We will calculate correlation between LTCUSD_bitstamp and lead(LTCUSD_bitfinex,n) or lag(LTCUSD_bitfinex,-n) where n is the number of periods ahead or behind Bitstamp period respectively.

correlations <- mid.price.changes %>%
  group_by(duration) %>%
  group_modify( function(sc, d) {
    purrr::map_dfr(-5:5, function(n) {
      if(n >= 0)
        with(sc, tibble(n=n, correlation=cor(LTCUSD_bitstamp, lead(LTCUSD_bitfinex,n), use="complete.obs")))
      else      
        with(sc, tibble(n=n, correlation=cor(LTCUSD_bitstamp, lag(LTCUSD_bitfinex,-n), use="complete.obs")))
      })
    }
    )

Results

The estimated correlations are visualized below:

ggplot(correlations %>% 
         filter(abs(n*duration) <= 30 & abs(n) <= 3),
       aes(x=n*duration, 
           y=correlation, 
           group=duration, 
           colour=as.factor(duration))
       ) + 
  geom_line() + 
  geom_point() + 
  scale_y_continuous("Correlation between mid-price changes", 
                     labels = scales::percent,
                     breaks=seq(0,1,0.1), 
                     minor_breaks=seq(-1,1,0.01)) + 
  scale_x_continuous("Time relative to the Bitstamp's interval end, seconds", 
                     breaks=c(seq(-40,40,10), seq(-10,10,2)),
                     minor_breaks =seq(-40,40,1) ) + 
  geom_text(aes(label=paste0(duration, ':', n)), 
            vjust=0,
            hjust=0, 
            nudge_x=1, 
            nudge_y=-0.01, 
            size=3) + 
  scale_color_discrete("Duration of intervals, seconds") + 
  theme(legend.position = "bottom")

We see that:

  1. The strongest correlation is between mid-price changes happened during simultaneous 30-seconds intervals at Bitstamp and Bitfinex (point 30:0).
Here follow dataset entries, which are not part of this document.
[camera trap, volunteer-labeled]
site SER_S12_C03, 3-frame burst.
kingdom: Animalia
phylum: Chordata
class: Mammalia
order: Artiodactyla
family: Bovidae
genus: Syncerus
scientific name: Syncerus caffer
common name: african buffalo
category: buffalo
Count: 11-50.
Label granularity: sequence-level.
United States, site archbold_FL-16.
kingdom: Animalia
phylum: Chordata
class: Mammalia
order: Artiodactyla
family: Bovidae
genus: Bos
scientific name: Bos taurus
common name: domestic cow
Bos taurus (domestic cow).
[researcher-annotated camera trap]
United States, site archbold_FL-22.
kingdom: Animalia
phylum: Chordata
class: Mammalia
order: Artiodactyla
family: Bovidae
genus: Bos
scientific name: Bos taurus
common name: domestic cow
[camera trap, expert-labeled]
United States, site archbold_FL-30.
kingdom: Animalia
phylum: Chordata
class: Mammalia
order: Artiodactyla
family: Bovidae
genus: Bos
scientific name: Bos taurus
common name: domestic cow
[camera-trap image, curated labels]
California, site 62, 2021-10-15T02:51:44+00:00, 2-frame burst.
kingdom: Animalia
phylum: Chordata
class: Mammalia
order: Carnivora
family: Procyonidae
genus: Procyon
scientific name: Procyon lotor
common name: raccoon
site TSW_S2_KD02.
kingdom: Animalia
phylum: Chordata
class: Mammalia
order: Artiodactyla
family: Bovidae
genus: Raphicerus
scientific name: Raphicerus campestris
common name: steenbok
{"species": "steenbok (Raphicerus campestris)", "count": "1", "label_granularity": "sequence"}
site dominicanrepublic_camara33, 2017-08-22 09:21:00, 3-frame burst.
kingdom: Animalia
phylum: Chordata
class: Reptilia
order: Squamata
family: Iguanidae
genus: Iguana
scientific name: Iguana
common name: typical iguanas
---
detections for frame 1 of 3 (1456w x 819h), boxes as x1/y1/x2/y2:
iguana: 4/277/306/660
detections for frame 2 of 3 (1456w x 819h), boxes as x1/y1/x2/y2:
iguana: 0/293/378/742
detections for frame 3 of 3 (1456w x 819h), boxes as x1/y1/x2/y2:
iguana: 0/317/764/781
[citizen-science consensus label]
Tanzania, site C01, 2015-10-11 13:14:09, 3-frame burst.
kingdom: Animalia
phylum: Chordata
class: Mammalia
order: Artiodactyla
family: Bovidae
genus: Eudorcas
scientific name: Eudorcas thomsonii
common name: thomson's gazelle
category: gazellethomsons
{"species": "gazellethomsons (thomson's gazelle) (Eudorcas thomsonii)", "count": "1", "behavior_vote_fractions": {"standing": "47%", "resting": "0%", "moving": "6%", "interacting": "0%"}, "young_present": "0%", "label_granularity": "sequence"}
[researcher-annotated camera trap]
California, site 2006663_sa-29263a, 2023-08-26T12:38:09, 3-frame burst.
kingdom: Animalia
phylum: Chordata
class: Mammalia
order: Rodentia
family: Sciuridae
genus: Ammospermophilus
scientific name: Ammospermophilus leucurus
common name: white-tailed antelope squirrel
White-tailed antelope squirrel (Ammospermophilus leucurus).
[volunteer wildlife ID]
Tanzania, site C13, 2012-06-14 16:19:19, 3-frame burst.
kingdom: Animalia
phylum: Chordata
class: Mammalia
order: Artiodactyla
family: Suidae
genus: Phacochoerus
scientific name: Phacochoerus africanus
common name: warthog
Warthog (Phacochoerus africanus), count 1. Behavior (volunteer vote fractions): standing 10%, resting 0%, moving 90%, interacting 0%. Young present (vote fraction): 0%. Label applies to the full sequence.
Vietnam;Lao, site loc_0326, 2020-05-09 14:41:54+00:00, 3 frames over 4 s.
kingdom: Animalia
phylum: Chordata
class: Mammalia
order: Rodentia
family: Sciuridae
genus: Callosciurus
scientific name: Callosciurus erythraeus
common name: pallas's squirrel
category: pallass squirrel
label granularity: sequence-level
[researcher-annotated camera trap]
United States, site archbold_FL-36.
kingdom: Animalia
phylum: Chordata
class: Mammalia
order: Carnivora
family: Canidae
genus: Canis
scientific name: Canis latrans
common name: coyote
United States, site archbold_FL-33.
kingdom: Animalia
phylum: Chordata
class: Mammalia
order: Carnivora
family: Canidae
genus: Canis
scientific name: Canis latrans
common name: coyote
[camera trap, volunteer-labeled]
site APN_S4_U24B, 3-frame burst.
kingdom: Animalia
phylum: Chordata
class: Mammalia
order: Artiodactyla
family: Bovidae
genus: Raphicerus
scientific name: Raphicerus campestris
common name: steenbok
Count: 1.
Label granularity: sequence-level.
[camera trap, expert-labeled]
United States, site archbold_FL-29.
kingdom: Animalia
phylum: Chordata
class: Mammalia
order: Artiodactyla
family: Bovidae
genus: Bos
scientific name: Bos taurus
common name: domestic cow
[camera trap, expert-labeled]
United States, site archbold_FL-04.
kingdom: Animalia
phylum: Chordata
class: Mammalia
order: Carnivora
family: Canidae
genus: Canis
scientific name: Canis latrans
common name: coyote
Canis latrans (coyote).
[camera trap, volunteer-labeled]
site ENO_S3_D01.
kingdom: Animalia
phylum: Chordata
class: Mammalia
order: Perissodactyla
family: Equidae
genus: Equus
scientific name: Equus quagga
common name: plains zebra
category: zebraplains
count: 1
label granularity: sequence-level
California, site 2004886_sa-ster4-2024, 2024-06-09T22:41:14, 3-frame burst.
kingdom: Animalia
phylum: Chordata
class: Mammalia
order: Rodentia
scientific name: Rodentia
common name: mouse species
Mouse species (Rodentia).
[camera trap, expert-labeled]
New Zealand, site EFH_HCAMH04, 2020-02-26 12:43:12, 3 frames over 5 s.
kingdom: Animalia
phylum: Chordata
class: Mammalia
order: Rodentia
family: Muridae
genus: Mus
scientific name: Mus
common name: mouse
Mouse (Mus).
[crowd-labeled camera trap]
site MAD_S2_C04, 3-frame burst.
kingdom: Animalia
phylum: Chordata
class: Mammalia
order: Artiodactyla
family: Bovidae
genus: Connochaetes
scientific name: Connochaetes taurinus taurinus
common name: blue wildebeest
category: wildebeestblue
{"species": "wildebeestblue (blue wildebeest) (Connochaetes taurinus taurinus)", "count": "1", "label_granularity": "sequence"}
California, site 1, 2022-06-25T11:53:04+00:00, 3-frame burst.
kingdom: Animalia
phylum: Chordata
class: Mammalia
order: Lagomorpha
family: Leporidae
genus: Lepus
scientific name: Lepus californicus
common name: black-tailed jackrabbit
  2. The correlation is getting lower when the interval diminishes and becomes weak for 2-seconds intervals (point 2:0).

  3. There is no correlation between the mid-price change during 30-seconds interval at Bitstamp and next 30-seconds interval at Bitfinex (point 30:1).

  4. There is a weak correlation between the mid-price change during 10-seconds and especially 2-seconds interval at Bitstamp and next and previous intervals of the same duration at Bitfinex (points 10:1, 10:-1, 2:1, 2:-1).

The scatter plots below show the relative size of mid-price changes during 2- and 30- seconds intervals. Surprisingly, they are almost the same.

ggplot(mid.price.changes %>%
         filter(duration %in% c(2, 30)) %>%
         mutate(LTCUSD_bitfinex=lead(LTCUSD_bitfinex, n=1)) %>%
         filter(!is.na(LTCUSD_bitstamp) & !is.na(LTCUSD_bitfinex)),
       aes(x=LTCUSD_bitstamp, y=LTCUSD_bitfinex)) + 
  geom_point(shape='.') + 
  scale_x_continuous(labels=scales::percent) +
  scale_y_continuous(labels=scales::percent) +
  coord_fixed(xlim = c(-0.003, 0.003), ylim=c(-0.003, 0.003)) +
  geom_smooth(method="lm") + 
  labs(x="Mid-price change that has happened at Bitstamp", y="Mid-price change that will happen at Bitfinex") +
  facet_grid(cols=vars(duration))

Discussion

At the time of writing the highest taker’s fee at Bitfinex was 0.2% while at Bitstamp it was 0.5%, i.e. comparable or even greater than the maximum mid-price change during 2-seconds interval. This makes profitable arbitrage strategy utilizing the correlation discovered unlikely.